* **Set task**
Could you copy all of the data below line for line, without changing a single character?

□ □ □ □ □ □ □

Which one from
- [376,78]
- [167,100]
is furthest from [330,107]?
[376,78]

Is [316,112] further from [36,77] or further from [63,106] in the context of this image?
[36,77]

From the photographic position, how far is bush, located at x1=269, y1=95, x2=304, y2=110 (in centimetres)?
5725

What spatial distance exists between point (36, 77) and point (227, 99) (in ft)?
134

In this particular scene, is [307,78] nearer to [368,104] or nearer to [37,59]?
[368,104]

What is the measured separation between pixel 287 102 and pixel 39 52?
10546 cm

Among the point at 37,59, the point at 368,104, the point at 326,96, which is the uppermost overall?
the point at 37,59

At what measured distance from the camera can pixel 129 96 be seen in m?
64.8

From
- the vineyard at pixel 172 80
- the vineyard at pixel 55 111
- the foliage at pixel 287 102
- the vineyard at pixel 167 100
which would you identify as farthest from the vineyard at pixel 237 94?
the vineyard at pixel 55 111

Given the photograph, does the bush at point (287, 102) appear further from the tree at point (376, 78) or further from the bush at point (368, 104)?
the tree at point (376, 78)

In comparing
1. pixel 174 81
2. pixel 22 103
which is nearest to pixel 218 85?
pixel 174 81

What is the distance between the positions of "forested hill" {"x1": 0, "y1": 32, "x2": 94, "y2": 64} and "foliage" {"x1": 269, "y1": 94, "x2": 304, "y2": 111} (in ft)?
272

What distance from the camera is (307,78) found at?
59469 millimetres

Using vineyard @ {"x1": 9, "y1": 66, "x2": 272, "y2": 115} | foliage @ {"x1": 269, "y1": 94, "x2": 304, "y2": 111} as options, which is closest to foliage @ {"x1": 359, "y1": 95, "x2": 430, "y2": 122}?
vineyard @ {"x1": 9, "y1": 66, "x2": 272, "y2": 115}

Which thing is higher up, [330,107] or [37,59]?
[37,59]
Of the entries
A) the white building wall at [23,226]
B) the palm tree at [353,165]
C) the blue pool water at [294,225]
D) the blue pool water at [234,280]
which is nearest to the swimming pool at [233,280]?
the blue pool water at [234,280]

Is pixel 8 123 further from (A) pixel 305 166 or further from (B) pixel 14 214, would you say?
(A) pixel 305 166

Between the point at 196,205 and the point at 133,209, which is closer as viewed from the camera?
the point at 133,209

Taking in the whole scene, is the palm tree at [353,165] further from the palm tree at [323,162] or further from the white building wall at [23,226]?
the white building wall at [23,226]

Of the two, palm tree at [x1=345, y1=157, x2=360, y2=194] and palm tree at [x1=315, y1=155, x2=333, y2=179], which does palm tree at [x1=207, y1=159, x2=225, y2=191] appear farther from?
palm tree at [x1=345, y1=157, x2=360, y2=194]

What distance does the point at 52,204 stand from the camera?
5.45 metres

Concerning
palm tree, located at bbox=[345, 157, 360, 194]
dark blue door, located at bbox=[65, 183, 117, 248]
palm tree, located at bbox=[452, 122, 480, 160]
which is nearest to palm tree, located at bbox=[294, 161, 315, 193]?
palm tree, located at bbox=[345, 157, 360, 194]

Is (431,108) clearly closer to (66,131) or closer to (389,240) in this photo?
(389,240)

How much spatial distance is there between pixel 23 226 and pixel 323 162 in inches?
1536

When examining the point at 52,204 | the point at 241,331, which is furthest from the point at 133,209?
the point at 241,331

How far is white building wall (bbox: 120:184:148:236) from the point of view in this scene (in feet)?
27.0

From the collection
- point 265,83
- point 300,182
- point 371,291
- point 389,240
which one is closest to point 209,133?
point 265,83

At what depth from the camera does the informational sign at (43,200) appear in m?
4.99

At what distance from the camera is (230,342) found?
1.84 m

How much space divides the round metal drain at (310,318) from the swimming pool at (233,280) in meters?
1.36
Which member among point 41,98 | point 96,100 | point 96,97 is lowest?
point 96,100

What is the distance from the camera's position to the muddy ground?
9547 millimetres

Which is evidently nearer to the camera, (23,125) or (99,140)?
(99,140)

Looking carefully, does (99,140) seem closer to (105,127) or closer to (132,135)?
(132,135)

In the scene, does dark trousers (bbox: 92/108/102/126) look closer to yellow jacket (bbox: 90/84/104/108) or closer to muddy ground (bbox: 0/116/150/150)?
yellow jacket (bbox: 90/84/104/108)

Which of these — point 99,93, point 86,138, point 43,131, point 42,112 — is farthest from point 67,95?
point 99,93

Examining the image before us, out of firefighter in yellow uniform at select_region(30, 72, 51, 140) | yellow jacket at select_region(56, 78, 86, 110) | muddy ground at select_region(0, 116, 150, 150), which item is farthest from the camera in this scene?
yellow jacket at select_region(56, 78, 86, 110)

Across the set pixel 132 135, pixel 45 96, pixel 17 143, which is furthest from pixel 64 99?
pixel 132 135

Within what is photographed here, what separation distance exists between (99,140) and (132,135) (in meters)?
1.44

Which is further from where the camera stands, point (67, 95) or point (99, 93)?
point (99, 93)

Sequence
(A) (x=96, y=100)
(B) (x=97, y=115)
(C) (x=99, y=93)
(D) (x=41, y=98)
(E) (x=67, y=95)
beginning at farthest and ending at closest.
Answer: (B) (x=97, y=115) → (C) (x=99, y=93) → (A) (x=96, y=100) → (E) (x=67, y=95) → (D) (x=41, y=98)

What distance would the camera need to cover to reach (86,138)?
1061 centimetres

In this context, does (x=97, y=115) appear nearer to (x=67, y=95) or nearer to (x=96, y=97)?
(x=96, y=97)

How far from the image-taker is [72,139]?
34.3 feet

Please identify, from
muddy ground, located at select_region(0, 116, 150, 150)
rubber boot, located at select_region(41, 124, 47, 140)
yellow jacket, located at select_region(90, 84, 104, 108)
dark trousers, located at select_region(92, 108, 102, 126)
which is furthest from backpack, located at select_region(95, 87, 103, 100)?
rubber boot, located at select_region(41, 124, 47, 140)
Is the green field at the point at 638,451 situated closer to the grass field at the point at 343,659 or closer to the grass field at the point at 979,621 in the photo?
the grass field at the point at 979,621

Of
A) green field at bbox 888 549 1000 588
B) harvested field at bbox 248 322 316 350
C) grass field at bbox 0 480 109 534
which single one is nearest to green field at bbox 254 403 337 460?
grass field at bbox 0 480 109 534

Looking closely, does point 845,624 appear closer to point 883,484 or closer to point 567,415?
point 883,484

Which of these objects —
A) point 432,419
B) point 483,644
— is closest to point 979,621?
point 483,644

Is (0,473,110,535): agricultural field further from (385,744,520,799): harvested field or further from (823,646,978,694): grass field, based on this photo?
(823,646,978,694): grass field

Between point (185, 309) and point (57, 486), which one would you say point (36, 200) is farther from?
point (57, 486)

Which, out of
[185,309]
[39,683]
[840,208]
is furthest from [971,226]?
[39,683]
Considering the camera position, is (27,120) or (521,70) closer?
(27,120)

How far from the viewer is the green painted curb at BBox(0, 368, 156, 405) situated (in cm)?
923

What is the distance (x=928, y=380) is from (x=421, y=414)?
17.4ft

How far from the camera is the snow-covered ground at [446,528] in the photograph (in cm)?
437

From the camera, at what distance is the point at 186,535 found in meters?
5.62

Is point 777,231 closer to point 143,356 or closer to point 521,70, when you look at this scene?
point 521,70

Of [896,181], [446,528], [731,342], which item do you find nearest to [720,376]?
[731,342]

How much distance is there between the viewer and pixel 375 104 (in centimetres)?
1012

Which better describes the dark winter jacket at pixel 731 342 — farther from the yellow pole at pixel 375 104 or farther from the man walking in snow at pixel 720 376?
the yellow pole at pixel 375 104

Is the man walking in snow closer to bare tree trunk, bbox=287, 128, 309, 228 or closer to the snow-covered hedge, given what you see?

□ □ □ □ □ □ □

* **Expected answer**
Which one from
- [376,78]
- [167,100]
is furthest from [330,107]?
[376,78]

Is [316,112] further from [36,77] or further from [63,106] in the context of this image?
[36,77]

From the photographic position, how far is bush, located at x1=269, y1=95, x2=304, y2=110 (in centimetres)?
5725

What spatial distance exists between point (36, 77) and point (227, 99) (in ft)?
134

In this particular scene, is [307,78] nearer to [368,104] or nearer to [37,59]?
[368,104]

What is the measured separation between pixel 287 102 and pixel 39 52?
10546 cm

Among the point at 37,59, the point at 368,104, the point at 326,96, which is the uppermost overall?
the point at 37,59

At what measured distance from the camera can pixel 129 96 be seen in m?
64.8

From
- the vineyard at pixel 172 80
- the vineyard at pixel 55 111
- the foliage at pixel 287 102
- the vineyard at pixel 167 100
which would you identify as farthest from the vineyard at pixel 237 94?
the vineyard at pixel 55 111

Given the photograph, does the bush at point (287, 102) appear further from the tree at point (376, 78) or further from the bush at point (368, 104)?
the tree at point (376, 78)

In comparing
1. pixel 174 81
2. pixel 22 103
which is nearest to pixel 218 85?
pixel 174 81

What is the distance between the positions of "forested hill" {"x1": 0, "y1": 32, "x2": 94, "y2": 64} and "foliage" {"x1": 269, "y1": 94, "x2": 304, "y2": 111} (in ft)?
272

What distance from the camera is (307,78) found at?
59469 millimetres

Using vineyard @ {"x1": 9, "y1": 66, "x2": 272, "y2": 115} | foliage @ {"x1": 269, "y1": 94, "x2": 304, "y2": 111} as options, which is closest to foliage @ {"x1": 359, "y1": 95, "x2": 430, "y2": 122}?
vineyard @ {"x1": 9, "y1": 66, "x2": 272, "y2": 115}

Which thing is higher up, [330,107] or [37,59]?
[37,59]
Of the entries
A) the white building wall at [23,226]
B) the palm tree at [353,165]
C) the blue pool water at [294,225]
D) the blue pool water at [234,280]
which is nearest to the swimming pool at [233,280]?
the blue pool water at [234,280]

Is pixel 8 123 further from (A) pixel 305 166 or further from (B) pixel 14 214, would you say?
(A) pixel 305 166

Between the point at 196,205 and the point at 133,209, which is closer as viewed from the camera?
the point at 133,209

Taking in the whole scene, is the palm tree at [353,165] further from the palm tree at [323,162] or further from the white building wall at [23,226]?
the white building wall at [23,226]

Of the two, palm tree at [x1=345, y1=157, x2=360, y2=194] and palm tree at [x1=315, y1=155, x2=333, y2=179], which does palm tree at [x1=207, y1=159, x2=225, y2=191] appear farther from?
palm tree at [x1=345, y1=157, x2=360, y2=194]

What distance does the point at 52,204 stand from the camera?
5.45 metres

Concerning
palm tree, located at bbox=[345, 157, 360, 194]
dark blue door, located at bbox=[65, 183, 117, 248]
palm tree, located at bbox=[452, 122, 480, 160]
which is nearest to palm tree, located at bbox=[294, 161, 315, 193]?
palm tree, located at bbox=[345, 157, 360, 194]

Is (431,108) clearly closer to (66,131) or closer to (389,240) in this photo?
(389,240)

How much spatial distance is there between pixel 23 226 and pixel 323 162 in inches?
1536

When examining the point at 52,204 | the point at 241,331, which is furthest from the point at 133,209?
the point at 241,331

How far is white building wall (bbox: 120:184:148:236) from the point of view in this scene (in feet)?
27.0

From the collection
- point 265,83
- point 300,182
- point 371,291
- point 389,240
which one is closest to point 209,133?
point 265,83

At what depth from the camera does the informational sign at (43,200) appear in m?
4.99

At what distance from the camera is (230,342) found?
1.84 m

How much space divides the round metal drain at (310,318) from the swimming pool at (233,280) in meters?
1.36
Which member among point 41,98 | point 96,100 | point 96,97 is lowest?
point 96,100

What is the distance from the camera's position to the muddy ground?
9547 millimetres

Which is evidently nearer to the camera, (23,125) or (99,140)?
(99,140)

Looking carefully, does (99,140) seem closer to (105,127) or closer to (132,135)?
(132,135)

In the scene, does dark trousers (bbox: 92/108/102/126) look closer to yellow jacket (bbox: 90/84/104/108) or closer to muddy ground (bbox: 0/116/150/150)?
yellow jacket (bbox: 90/84/104/108)

Which of these — point 99,93, point 86,138, point 43,131, point 42,112 — is farthest from point 67,95?
point 99,93

Examining the image before us, out of firefighter in yellow uniform at select_region(30, 72, 51, 140) | yellow jacket at select_region(56, 78, 86, 110) | muddy ground at select_region(0, 116, 150, 150), which item is farthest from the camera in this scene?
yellow jacket at select_region(56, 78, 86, 110)

Across the set pixel 132 135, pixel 45 96, pixel 17 143, which is furthest from pixel 64 99?
pixel 132 135

Within what is photographed here, what separation distance exists between (99,140) and (132,135) (in meters)?
1.44

Which is further from where the camera stands, point (67, 95) or point (99, 93)?
point (99, 93)

Sequence
(A) (x=96, y=100)
(B) (x=97, y=115)
(C) (x=99, y=93)
(D) (x=41, y=98)
(E) (x=67, y=95)
beginning at farthest and ending at closest.
Answer: (B) (x=97, y=115) → (C) (x=99, y=93) → (A) (x=96, y=100) → (E) (x=67, y=95) → (D) (x=41, y=98)

What distance would the camera need to cover to reach (86,138)?
1061 centimetres

In this context, does (x=97, y=115) appear nearer to (x=67, y=95) or nearer to (x=96, y=97)?
(x=96, y=97)

How far from the image-taker is [72,139]?
34.3 feet

Please identify, from
muddy ground, located at select_region(0, 116, 150, 150)
rubber boot, located at select_region(41, 124, 47, 140)
yellow jacket, located at select_region(90, 84, 104, 108)
dark trousers, located at select_region(92, 108, 102, 126)
which is furthest from backpack, located at select_region(95, 87, 103, 100)?
rubber boot, located at select_region(41, 124, 47, 140)
Is the green field at the point at 638,451 situated closer to the grass field at the point at 343,659 or closer to the grass field at the point at 979,621 in the photo?
the grass field at the point at 979,621

Of
A) green field at bbox 888 549 1000 588
B) harvested field at bbox 248 322 316 350
C) grass field at bbox 0 480 109 534
which single one is nearest to green field at bbox 254 403 337 460?
grass field at bbox 0 480 109 534

Looking closely, does point 845,624 appear closer to point 883,484 or closer to point 567,415?
point 883,484

Which of these objects —
A) point 432,419
B) point 483,644
— is closest to point 979,621?
point 483,644

Is (0,473,110,535): agricultural field further from (385,744,520,799): harvested field or further from (823,646,978,694): grass field, based on this photo?
(823,646,978,694): grass field

Between point (185, 309) and point (57, 486), which one would you say point (36, 200) is farther from?
point (57, 486)

Which, out of
[185,309]
[39,683]
[840,208]
is furthest from [971,226]?
[39,683]
Considering the camera position, is (27,120) or (521,70) closer?
(27,120)

How far from the viewer is the green painted curb at BBox(0, 368, 156, 405) situated (in cm)?
923

What is the distance (x=928, y=380) is from (x=421, y=414)?
17.4ft

How far from the camera is the snow-covered ground at [446,528] in the photograph (in cm)?
437

From the camera, at what distance is the point at 186,535 found in meters?
5.62

Is point 777,231 closer to point 143,356 or closer to point 521,70, when you look at this scene?
point 521,70

Of [896,181], [446,528], [731,342], which item do you find nearest to [720,376]?
[731,342]

How much distance is there between the viewer and pixel 375 104 (in centimetres)?
1012

Which better describes the dark winter jacket at pixel 731 342 — farther from the yellow pole at pixel 375 104 or farther from the man walking in snow at pixel 720 376?
the yellow pole at pixel 375 104

Is the man walking in snow closer to bare tree trunk, bbox=287, 128, 309, 228 or closer to the snow-covered hedge, given what you see?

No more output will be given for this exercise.